I was on CNN on Friday to be a talking head about the Kindle and e-books overtaking hardbacks on Amazon (if anyone wants to see it, my mom back in the US has taped it off the Tivo).
It is a great thing whenever the broadcast media's culture shows take a moment from obsessing about Cheryl Cole's malaria or Lindsay Lohan's jail time to talk about books. But I was a trifle concerned that the man interviewing me from CNN central in Atlanta kept trying to to get me to say in one way or another that the digital book was the end of publishing. I don't blame the presenter; he's just a nice hair cut, gleaming teeth and an expensive suit, probably just booming out the line his producer was whispering in his earpiece. The worrying thing that this is a refrain repeated over and over again in the mainstream media - that it is an either/or situation; the rise of the digital means the death knell for the printed book.

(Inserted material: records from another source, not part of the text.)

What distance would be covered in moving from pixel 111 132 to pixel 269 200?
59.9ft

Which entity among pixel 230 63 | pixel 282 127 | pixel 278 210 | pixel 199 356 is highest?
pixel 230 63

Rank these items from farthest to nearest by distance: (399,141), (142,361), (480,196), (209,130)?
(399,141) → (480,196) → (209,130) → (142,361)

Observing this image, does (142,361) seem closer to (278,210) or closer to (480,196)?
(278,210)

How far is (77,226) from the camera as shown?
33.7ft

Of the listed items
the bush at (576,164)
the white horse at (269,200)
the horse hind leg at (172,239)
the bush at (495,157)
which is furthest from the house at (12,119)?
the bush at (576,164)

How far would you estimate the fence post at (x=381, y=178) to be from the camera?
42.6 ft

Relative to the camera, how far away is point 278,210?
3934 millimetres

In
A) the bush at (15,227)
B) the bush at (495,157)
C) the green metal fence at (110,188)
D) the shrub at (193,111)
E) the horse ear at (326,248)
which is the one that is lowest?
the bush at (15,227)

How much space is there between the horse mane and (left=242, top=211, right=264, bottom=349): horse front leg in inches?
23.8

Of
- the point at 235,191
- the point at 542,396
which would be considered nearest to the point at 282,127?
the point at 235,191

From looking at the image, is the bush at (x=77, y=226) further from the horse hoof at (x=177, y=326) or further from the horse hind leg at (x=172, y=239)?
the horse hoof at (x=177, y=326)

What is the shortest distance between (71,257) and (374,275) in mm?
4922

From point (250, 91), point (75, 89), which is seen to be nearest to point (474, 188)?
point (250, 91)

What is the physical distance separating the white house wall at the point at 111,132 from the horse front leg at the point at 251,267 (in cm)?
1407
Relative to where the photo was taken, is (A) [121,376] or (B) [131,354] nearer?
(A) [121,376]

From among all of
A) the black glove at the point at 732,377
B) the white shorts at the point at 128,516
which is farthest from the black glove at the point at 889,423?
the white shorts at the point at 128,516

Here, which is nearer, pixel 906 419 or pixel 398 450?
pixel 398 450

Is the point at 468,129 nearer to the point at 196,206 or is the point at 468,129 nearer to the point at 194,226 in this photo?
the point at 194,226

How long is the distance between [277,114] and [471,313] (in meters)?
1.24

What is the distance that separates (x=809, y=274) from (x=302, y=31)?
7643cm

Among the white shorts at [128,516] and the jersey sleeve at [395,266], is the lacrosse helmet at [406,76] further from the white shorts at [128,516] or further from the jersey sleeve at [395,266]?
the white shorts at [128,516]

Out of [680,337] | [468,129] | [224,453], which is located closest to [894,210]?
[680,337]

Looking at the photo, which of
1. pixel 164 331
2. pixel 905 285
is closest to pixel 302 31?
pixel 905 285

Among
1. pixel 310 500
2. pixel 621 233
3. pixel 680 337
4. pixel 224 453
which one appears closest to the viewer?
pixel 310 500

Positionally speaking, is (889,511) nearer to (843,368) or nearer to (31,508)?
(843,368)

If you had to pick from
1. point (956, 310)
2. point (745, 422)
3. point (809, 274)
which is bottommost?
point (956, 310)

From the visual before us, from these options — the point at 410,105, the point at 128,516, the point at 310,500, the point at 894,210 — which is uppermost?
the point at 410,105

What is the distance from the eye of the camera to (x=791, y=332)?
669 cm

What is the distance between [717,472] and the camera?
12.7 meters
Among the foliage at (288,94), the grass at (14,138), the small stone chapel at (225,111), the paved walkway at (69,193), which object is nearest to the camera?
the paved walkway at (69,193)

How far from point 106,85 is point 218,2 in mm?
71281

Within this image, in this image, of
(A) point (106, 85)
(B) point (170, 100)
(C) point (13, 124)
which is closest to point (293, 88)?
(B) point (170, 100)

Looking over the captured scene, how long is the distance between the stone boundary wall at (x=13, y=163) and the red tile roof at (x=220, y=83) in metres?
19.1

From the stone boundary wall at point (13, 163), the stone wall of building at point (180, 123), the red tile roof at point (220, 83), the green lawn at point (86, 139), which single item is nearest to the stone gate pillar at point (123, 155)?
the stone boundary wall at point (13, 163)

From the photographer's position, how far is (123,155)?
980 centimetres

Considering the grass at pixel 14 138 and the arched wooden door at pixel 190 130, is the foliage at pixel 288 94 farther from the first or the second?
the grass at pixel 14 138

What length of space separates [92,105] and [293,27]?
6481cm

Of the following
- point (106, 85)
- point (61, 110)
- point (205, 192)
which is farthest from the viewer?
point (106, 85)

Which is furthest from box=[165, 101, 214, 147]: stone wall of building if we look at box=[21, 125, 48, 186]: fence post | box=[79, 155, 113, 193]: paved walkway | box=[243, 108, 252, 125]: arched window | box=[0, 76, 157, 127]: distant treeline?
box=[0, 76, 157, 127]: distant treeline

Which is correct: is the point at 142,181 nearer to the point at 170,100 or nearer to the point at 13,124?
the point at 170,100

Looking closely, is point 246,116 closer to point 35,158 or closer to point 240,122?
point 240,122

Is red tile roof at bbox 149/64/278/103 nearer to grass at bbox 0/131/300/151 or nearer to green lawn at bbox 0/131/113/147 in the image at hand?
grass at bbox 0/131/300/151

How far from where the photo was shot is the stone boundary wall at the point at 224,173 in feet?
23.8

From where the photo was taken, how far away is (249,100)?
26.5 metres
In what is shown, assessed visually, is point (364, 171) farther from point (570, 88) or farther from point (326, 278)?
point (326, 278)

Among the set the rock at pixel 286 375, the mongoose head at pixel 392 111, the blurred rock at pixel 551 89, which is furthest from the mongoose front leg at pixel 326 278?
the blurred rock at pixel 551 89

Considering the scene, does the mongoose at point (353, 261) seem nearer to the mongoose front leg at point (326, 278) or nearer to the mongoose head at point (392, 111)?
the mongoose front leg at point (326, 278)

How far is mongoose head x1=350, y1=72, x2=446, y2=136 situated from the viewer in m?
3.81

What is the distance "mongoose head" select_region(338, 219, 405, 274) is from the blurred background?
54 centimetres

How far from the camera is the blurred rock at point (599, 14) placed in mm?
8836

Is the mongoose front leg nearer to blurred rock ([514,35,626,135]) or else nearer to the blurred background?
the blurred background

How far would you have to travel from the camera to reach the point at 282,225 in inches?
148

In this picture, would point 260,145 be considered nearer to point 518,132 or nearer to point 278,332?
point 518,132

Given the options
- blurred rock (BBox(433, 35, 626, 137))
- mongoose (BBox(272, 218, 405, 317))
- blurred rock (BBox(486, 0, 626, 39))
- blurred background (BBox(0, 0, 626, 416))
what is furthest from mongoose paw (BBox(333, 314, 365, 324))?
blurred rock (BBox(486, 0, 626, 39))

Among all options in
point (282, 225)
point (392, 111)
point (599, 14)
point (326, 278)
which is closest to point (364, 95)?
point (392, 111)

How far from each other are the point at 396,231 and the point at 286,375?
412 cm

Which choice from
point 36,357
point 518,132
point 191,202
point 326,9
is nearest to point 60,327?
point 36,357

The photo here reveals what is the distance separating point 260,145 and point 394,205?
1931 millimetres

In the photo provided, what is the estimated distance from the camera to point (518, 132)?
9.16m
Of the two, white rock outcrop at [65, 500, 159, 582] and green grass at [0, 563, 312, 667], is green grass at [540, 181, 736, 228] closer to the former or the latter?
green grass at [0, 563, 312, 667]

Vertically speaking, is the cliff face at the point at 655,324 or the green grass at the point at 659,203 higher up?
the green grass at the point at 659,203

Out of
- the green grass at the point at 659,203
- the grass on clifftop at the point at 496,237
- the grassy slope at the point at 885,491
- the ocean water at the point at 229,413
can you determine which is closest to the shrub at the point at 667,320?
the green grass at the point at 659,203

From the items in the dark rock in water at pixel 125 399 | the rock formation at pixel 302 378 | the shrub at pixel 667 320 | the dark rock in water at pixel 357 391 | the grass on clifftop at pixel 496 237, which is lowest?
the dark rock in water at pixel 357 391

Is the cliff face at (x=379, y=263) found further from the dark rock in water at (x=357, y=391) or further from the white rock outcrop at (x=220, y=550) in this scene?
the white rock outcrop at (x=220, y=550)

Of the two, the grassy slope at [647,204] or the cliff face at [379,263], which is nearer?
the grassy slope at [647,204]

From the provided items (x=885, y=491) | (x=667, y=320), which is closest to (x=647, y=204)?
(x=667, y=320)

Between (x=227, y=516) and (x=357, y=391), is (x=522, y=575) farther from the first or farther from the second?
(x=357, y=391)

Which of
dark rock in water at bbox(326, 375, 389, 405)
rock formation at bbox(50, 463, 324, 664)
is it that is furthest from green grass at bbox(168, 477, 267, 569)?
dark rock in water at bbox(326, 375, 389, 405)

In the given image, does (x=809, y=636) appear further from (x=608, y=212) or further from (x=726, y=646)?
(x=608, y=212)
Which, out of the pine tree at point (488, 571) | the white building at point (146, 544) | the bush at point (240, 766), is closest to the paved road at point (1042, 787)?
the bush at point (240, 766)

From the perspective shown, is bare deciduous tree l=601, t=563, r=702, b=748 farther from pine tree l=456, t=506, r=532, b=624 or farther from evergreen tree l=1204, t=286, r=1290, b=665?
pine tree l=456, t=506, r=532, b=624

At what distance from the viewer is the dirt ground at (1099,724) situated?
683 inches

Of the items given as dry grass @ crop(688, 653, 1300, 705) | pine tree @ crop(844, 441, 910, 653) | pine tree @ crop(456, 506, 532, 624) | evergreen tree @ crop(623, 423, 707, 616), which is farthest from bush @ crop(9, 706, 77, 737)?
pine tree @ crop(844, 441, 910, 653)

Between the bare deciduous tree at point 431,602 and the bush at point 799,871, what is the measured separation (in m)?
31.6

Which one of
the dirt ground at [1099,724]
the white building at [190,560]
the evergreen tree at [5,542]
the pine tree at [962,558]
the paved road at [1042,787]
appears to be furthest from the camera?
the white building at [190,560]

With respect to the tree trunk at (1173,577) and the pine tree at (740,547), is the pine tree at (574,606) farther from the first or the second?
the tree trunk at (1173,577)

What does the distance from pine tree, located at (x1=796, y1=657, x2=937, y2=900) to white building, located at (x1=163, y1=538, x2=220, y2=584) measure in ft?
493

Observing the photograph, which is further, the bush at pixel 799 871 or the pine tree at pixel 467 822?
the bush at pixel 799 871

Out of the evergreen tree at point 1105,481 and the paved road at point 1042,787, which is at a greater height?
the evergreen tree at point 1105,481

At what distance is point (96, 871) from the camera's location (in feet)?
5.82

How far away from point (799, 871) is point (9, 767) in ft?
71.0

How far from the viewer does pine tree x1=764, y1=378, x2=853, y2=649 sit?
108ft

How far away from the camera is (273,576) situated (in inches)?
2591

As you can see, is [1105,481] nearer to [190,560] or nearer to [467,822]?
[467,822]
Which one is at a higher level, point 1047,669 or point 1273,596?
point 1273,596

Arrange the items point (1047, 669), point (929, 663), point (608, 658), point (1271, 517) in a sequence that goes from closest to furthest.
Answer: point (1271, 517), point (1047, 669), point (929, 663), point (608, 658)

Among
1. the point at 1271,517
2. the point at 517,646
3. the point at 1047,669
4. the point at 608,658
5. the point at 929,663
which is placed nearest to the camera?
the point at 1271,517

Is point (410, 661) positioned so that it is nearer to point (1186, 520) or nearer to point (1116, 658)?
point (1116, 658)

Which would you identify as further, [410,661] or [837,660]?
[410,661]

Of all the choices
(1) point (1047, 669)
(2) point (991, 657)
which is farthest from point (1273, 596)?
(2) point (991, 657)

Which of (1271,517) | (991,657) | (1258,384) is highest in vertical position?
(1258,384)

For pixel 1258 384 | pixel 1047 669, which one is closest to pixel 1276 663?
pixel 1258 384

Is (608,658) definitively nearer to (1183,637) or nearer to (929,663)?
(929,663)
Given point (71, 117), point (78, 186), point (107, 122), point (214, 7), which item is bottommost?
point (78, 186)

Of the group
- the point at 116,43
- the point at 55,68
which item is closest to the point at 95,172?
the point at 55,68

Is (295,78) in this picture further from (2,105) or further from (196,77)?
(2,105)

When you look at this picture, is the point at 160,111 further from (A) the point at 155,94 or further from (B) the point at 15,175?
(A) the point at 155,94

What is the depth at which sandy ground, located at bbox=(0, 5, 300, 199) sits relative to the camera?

This is, of course, rubbish, and has much more to do with the way journalism works than the realities of the book trade. A story has to be about conflict. But a lot of digerati and e-book champions on the blogosphere are guilty of the same kind of overhype. On the day that Amazon announced it was selling 143 e-books to 100 hardcovers, Jacqui Cheung on the techie blog Ars Technica gushed: 'What else is clear is the fact that users apparently aren't as attached to dead tree books as some e-book critics thought. Paperbacks are surely still selling at sky-high rates, but the appeal of having a "stack" of books crammed into one, slim device is certainly winning over customers.'
Yeah, sure thing, Jacqui. This sort of triumphalism of digital over print grates as much as the CNN hype. The future of the book is not about one or the other, is not about a format war. It is more about a settlement, managing a shift to digital whilst still selling print books in as much volume as possible. Lost in much of the Amazon sells more e-books story was that hardback sales were actually up, too. That 8% of the market in the US for e-books is a grand result, the 2-3% in the UK encouraging from where we were 12 months ago, but that still leaves a wee bit of the market that is still physical titles, don't you think?
Part of managing this shift is that we shouldn't give up the day job yet. We should get away from this silly push and pull, black and white, digital versus print mode of thinking and become completely format agnostic.